Leitsatz (amtlich)
Die nachträgliche Ergänzung eines Urteils ist im Straf- und im Bußgeldverfahren grundsätzlich nicht zulässig ist, wenn es aus dem inneren Dienstbereich des Gerichts herausgegeben wurde.
Verfahrensgang
AG Detmold (Entscheidung vom 08.12.2006) |
Tenor
Das angefochtene Urteil wird mit den zugrunde liegenden Feststellungen aufgehoben.
Die Sache wird zur erneuten Verhandlung und Entscheidung, auch über die Kosten der Rechtsbeschwerde, an das Amtsgericht Detmold zurückverwiesen.
Gründe
I.
Das Amtsgericht Detmold hat den Betroffenen in der Hauptverhandlung vom 8. Dezember 2006 wegen Nichtbefolgung eines Wechsellichtzeichens zu einer Geldbuße von 125,- EUR verurteilt und ihm außerdem ein Fahrverbot von einem Monat auferlegt. Dem in der Hauptverhandlung anwesenden Betroffenen wurde eine Rechtsmittelbelehrung erteilt. Noch am gleichen Tag verfügte das Amtsgericht die Zustellung eines abgekürzten Urteils, bestehend aus Urteilsrubrum und Tenor, an den Betroffenen. Diese Verfügung wurde am 14. Dezember 2006 ausgeführt. Die Zustellung des Urteils erfolgte am 19. Dezember 2006.
Mit Schriftsatz vom 15. Dezember, eingegangen beim Amtsgericht Detmold am gleichen Tag, hat der Betroffene Rechtsbeschwerde eingelegt und die Verletzung formellen und materiellen Rechts gerügt. Das Amtsgericht hat daraufhin ein vollständig begründetes Urteil am 20. Dezember 2006 zu den Akten gebracht und mit Verfügung vom 22.Dezember 2006 die Zustellung dieses Urteils an den Verteidiger veranlaßt.
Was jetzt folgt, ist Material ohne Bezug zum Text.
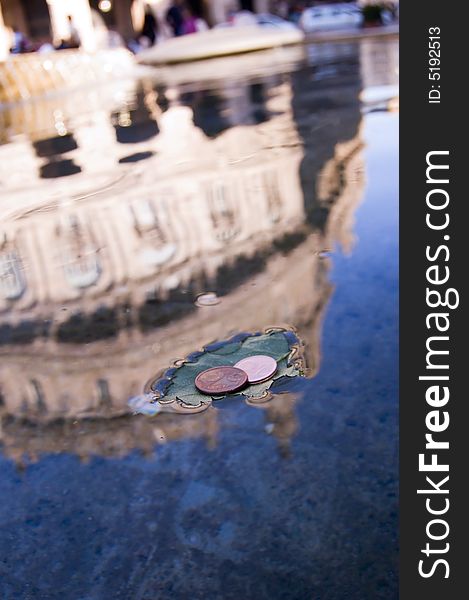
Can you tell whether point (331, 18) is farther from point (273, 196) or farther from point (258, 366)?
point (258, 366)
Mit Schreiben vom 23. Februar 2007 hat der Verteidiger des Betroffenen die Rechtsbeschwerde noch ergänzend begründet.
II.
Die ordnungsgemäß eingelegte und begründete Rechtsbeschwerde hat auch in der Sache einen zumindest vorläufigen Erfolg.
Für die Überprüfung des Urteils durch den Senat auf die Rechtsbeschwerde hin ist nicht das spätere, mit Gründen versehene Urteil maßgeblich, sondern das Urteil, das dem Verteidiger mit Verfügung vom 8. Dezember 2006 zugestellt worden ist. Dieses vom Richter unterschriebene Urteil konnte nicht dadurch ergänzt werden, dass ihm Urteilsgründe hinzugefügt werden. Es entspricht gefestigter Rechtsprechung, dass die nachträgliche Ergänzung eines Urteils im Straf- und im Bußgeldverfahren grundsätzlich nicht zulässig ist, wenn es aus dem inneren Dienstbereich des Gerichts herausgegeben worden ist (vgl. Senatsentscheidung vom 18. Mai 2005 - 1 Ss OWi 175/05; OLG Celle, VRS 98, S. 220; BayObLG NStZ 1991, S. 342), was hier mit der Zustellung an den Verteidiger geschehen ist.
Es liegt auch nicht ein Fall der zulässigen Ergänzung des Urteils nach § 77 b OWiG vor, denn es hatten nicht alle zur Anfechtung Berechtigten auf die Einlegung der Rechtsbeschwerde verzichtet; auch war die Frist zur Rechtsbeschwerdeeinlegung noch nicht abgelaufen.
Da somit die gesetzlichen Voraussetzungen für die vorgenommene Ergänzung des Urteils nicht vorlagen, unterliegt nur die ursprüngliche "Kurzbegründung" der Nachprüfung durch den Senat. Zwar sind in Bußgeldsachen an die Begründung des Urteils keine allzu hohen Anforderungen zu stellen, die hier vorliegende "Kurzbegründung" erfüllt aber offensichtlich nicht die Mindestanforderungen, denen ein Urteil gemäß § 267 StPO zu genügen hat. Damit kann der Senat nicht nachprüfen, ob das Recht richtig angewandt wurde. Es kann daher auch nicht ausgeschlossen werden, dass das Urteil auf einem möglichen Rechtsverstoß beruht ( § 337 StPO i.V.m. § 79 Abs. 3 OWiG).
Nach alledem war das angefochtene Urteil aufzuheben und die Sache zur erneuten Verhandlung und Entscheidung an das Amtsgericht Detmold zurückzuverweisen.